*Required action A:* In the news report on US-India trade, in which month was Froman in India to hold the trade policy forum?
*Required action B:* Add to the news report on US-India trade, picking up after its final paragraph.

*Extract:*
Washington, Jan 30: The US is excited about policies of the new Indian government and both countries are in talks to find out ways to increase investments, a top Obama administration official has said.
"As the (US) President noted while he was there, we think there is great potential to further to go from that 100 billion that currently exist to something much higher. There is a lot of excitement and interest in the kind of policies that the new government has expressed and India has expressed interest in," the US Trade Representative, Mike Froman told members of House Committee on Ways and Means during a Congressional hearing yesterday.
Froman was in India as part of the US delegation led by the President, Barack Obama. The key now is to -- through our dialogue with them to explore how those policies are going to be put in place and whether they're going to address the business environments in such a way as to increase trade investment," he said.
Froman who was in India in November to hold trade policy forum / meeting with India the first one in four years said "We laid out an important series of work plans on intellectual property, on manufacturing, on services, and I'm following up with the government including during my recent visit there with the president to determine how best to take those issues forward".

*Provided information:*
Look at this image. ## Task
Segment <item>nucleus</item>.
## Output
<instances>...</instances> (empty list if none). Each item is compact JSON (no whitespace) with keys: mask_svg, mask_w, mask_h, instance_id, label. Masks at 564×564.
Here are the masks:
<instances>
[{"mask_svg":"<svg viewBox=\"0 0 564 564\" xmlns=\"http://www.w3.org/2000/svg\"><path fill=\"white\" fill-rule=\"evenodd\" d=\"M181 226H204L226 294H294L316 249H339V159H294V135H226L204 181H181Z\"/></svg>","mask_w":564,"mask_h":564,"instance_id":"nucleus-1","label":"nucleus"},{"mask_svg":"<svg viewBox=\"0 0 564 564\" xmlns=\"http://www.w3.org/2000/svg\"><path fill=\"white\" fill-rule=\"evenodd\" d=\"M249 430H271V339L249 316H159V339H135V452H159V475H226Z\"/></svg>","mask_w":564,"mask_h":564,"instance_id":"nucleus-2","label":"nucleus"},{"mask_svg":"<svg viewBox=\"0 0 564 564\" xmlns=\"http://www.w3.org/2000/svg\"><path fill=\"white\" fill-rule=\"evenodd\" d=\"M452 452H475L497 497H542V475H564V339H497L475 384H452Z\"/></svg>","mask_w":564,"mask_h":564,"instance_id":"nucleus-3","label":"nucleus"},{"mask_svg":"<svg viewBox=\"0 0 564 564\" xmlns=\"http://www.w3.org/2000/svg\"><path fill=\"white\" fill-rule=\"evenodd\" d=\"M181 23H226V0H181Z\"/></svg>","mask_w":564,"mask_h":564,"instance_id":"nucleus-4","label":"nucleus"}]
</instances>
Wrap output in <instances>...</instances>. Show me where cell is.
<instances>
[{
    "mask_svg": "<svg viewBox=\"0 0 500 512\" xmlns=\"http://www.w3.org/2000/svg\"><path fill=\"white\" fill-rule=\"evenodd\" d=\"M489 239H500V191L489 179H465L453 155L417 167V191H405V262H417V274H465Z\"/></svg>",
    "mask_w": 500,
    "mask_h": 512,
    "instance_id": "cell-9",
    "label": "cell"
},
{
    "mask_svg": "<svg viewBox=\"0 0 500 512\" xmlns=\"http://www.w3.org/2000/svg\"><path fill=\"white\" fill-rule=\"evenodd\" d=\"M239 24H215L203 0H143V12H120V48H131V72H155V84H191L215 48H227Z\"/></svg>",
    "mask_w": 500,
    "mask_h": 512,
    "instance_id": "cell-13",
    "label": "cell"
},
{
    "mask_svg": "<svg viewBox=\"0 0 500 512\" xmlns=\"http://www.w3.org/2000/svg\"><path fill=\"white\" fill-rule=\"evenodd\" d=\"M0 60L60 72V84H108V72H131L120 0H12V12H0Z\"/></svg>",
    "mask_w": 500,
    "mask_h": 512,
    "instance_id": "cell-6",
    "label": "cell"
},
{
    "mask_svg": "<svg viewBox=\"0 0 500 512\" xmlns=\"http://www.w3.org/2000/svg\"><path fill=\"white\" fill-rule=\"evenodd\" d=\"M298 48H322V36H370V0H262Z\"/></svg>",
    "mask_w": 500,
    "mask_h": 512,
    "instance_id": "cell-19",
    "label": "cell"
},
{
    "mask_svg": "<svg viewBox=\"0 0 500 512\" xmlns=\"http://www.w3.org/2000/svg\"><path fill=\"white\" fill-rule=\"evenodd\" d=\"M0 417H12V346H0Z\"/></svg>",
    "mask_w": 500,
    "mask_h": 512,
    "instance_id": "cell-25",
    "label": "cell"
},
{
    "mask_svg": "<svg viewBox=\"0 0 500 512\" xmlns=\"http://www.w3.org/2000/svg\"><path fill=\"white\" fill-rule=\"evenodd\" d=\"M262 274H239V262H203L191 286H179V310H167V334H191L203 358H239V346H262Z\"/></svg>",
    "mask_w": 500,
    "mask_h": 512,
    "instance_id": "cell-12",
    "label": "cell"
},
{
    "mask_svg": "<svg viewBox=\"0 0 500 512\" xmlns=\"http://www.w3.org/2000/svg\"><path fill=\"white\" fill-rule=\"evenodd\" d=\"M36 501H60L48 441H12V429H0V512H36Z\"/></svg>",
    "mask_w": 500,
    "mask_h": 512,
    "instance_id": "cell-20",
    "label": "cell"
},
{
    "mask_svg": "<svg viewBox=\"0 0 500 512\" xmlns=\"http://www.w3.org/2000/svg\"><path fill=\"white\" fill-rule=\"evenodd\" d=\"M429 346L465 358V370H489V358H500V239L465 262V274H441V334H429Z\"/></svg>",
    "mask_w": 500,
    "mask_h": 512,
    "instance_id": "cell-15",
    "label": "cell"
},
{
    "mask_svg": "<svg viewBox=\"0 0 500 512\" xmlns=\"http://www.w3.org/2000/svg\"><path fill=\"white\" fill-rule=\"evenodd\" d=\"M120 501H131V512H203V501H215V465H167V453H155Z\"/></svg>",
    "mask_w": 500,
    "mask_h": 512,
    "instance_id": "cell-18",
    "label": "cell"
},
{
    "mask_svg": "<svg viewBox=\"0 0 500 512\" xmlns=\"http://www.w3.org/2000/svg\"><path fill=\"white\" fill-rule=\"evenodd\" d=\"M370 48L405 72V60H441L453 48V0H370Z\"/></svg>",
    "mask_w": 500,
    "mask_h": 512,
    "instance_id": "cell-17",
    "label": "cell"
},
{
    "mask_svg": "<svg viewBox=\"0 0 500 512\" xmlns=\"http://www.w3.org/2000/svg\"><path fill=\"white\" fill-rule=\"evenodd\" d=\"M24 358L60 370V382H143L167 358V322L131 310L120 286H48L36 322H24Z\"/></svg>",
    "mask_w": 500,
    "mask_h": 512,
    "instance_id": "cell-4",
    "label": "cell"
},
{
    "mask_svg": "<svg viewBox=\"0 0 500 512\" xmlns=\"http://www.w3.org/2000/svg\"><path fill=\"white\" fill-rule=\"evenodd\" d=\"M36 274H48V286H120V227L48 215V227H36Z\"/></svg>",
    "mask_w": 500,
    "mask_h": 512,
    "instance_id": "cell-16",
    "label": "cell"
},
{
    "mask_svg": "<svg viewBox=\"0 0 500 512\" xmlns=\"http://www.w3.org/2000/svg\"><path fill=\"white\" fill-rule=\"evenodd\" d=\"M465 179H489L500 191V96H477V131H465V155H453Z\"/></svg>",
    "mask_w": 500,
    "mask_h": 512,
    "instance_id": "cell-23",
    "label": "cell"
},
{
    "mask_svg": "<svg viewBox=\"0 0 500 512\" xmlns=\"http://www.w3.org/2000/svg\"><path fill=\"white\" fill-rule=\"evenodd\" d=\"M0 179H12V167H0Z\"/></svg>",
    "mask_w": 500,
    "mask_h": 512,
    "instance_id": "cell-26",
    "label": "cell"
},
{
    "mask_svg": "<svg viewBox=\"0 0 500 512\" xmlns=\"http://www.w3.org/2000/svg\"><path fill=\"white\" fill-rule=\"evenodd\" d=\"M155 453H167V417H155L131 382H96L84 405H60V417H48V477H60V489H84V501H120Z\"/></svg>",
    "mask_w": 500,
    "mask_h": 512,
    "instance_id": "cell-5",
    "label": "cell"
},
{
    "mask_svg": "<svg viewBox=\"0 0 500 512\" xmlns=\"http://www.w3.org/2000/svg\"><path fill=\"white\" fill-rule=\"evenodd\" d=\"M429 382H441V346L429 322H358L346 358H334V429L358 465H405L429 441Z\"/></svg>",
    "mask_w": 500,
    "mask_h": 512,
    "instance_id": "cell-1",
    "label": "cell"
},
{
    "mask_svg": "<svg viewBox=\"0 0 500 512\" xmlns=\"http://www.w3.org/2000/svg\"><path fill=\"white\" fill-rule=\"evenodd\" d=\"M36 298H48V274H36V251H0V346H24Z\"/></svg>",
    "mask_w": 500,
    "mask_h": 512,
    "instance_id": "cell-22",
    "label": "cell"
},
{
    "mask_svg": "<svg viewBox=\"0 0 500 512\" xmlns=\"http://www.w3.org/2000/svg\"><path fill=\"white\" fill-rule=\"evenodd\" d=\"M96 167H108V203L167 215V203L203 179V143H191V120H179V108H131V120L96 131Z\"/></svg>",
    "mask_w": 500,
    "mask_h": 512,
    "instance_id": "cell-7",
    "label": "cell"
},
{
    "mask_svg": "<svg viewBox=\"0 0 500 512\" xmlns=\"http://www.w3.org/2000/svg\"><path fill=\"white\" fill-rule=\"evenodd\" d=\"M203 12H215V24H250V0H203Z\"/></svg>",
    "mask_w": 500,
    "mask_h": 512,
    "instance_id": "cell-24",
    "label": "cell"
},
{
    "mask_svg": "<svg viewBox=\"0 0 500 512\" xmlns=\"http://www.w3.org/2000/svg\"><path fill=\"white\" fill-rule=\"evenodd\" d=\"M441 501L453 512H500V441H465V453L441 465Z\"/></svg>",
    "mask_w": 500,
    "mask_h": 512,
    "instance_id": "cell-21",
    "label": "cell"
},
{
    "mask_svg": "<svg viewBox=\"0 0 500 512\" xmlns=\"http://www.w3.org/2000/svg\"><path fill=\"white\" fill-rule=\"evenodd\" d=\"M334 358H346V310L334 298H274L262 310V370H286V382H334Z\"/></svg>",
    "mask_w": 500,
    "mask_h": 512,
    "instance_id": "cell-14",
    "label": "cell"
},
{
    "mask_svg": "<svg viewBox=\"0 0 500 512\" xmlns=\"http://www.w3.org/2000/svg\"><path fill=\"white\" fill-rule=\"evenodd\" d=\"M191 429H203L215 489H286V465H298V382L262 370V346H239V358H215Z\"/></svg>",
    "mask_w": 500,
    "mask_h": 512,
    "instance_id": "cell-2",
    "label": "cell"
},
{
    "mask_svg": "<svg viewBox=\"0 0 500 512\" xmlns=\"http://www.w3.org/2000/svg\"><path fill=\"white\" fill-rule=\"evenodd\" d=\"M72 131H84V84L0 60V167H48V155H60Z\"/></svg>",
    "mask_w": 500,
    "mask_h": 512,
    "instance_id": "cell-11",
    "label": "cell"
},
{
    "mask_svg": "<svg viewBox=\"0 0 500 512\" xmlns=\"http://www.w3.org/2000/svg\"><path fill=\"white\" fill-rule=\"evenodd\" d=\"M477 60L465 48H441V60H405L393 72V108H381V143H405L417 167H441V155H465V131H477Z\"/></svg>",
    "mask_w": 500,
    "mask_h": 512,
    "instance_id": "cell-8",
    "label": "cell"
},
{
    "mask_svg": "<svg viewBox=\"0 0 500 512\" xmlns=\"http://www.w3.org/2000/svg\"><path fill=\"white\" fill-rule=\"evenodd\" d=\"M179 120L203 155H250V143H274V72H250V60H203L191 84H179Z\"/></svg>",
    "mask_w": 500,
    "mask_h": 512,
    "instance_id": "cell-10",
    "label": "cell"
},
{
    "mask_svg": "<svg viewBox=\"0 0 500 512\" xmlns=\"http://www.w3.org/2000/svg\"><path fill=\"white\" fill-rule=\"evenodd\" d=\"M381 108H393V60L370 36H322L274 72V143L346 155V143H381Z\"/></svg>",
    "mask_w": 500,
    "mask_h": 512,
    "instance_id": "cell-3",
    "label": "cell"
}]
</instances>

*Reply A:* November

*Reply B:*
Froman said the US is having talks on key issue of intellectual property rights. We have engaged with the new governments in India and we've engaged broadly because we have some common interests that we have Hollywood.
They have Bollywood. We have a common interest in seeing copyright rules, be strong around the world and be fully enforced, he said. We're working with the government of India has just put out a draft, intellectual property rights policy for public comment and we're providing comments along with, he added.
The US is hopeful to be able to engage with India in a constructive way, even in the pharmaceutical area to look at all the issues related to accessing and affording the medicines, Froman said. "We want to look at this holistically in an effort to try and move that agenda forward," he added.